------ Available records ------

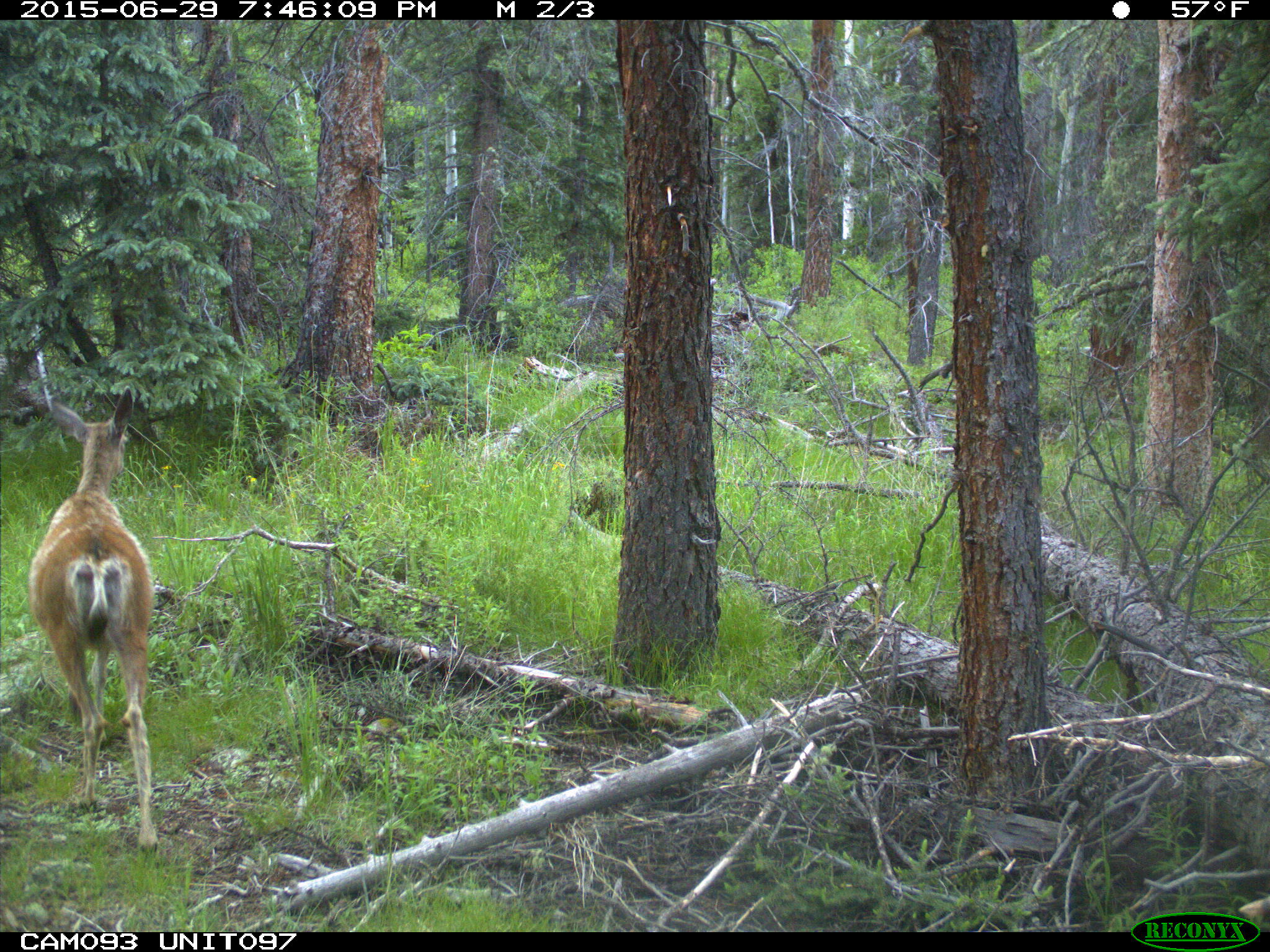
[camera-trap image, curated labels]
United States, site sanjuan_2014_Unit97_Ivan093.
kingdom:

------
------ Available records ------

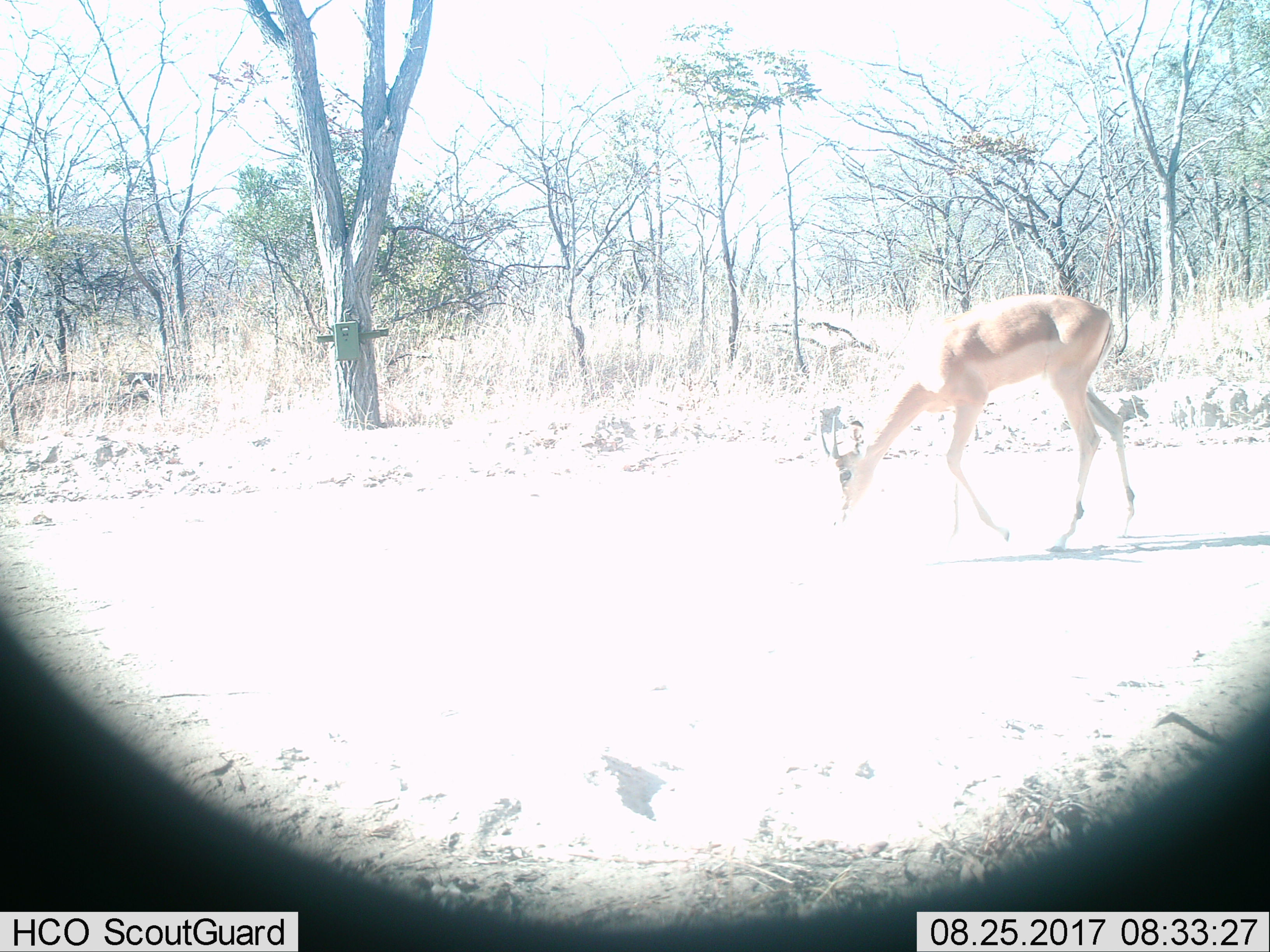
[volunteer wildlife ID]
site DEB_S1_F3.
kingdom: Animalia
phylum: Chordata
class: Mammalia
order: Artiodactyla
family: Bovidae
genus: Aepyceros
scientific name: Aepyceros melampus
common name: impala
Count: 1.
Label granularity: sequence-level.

------

### Task requirements
State how many lines of the entries include the string "site", with nothing besides the number.

### Problem solution
2